You have to accept the fact that sooner or later you will need to debug aEXC_BAD_ACCESSproblem and most probably won’t be easy to.
This article however is about how to make the process easier, in some cases easy as a piece of cake.
What does EXC_BAD_ACCESS mean?
EXC_BAD_ACCESS means that message was sent to a point in the memory where there’s no instance of a class to execute it. Thus “bad access”
When EXC_BAD_ACCESS happen?
You will get EXC_BAD_ACCESS in 3 cases:
- An object is not initialized
- An object is already released
- Something else that is not very likely to happen
That’s already a good starting point. Start using the debugger, if you recently added a new object to the class you’re working on, put a breakpoint at the line before the freshly added object is used for the first time and check the values in the debugger.
What’s happening most though is that you will be sending a message to an overreleased object – i.e. object that is gone from the call stack. In this cases everything (and indeed everything) you will get in the console will be just :
This is because the object is gone, there is no information what class was it, or what source file or anything else. That’s really tough to debug with NSLog … NSLog is helpful, but you need to put 1,000 NSLogs around to fetch where is the problem.

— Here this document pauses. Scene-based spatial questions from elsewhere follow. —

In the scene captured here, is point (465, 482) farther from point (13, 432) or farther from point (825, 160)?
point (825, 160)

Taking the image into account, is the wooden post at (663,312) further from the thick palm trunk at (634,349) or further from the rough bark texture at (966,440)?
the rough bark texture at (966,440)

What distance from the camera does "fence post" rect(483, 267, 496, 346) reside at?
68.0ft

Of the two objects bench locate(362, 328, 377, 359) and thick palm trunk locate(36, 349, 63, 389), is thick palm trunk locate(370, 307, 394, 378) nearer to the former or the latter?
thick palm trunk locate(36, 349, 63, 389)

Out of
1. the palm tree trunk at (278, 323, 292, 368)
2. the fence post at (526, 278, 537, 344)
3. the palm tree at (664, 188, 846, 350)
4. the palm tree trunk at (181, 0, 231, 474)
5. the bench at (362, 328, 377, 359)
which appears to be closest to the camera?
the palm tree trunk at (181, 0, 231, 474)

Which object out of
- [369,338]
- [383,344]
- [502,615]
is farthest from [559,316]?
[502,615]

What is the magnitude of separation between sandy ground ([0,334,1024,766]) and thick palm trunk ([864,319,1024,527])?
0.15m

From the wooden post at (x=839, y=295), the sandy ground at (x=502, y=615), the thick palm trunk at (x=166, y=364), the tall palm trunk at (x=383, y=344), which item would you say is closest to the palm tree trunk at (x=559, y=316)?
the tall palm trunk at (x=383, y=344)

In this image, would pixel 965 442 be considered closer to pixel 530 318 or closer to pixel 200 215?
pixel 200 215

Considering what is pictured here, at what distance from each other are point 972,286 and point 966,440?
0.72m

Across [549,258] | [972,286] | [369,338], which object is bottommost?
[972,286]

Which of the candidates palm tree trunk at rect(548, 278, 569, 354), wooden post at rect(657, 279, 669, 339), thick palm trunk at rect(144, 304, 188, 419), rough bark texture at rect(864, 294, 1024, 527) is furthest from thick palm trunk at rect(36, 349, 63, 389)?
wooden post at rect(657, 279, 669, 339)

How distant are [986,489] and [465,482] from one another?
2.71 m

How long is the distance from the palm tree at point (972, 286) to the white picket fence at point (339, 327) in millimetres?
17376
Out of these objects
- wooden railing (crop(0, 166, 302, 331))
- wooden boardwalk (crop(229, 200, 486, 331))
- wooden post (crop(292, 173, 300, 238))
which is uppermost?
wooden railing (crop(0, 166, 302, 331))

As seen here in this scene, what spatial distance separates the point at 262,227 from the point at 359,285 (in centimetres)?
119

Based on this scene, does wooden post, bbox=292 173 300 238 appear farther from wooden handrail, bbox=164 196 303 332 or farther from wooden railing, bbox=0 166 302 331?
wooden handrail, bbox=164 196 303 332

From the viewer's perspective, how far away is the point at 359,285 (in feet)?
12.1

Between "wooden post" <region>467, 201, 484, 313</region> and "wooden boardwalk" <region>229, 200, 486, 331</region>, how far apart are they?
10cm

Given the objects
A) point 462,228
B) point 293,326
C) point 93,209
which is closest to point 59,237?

The solution to overreleased objects are the zombies. When this feature is enabled, a dummy object (a zombie) is kept on the place of every released object, thus allowing to debug objects which were released already. Very easy to enable:
- Double click your executable in the “Executables” in XCode
- Open “Arguments” tab
- In “Variables to be set in the environment” (that’s the list at the bottom, be careful which one you edit) click the “+” button and for name of the variable enter “NSZombieEnabled” and for value “YES”
Now instead of wondering what’s going on and which exact object produced the problem, you’ll see exactly which class is the trouble maker, and you’ll debug it quite fast.
Beware the zombies though
Just a reminder not to leave the zombies enabled, when you submit your app to the App store. Also, it’s a good practice to disable them if you don’t really need them.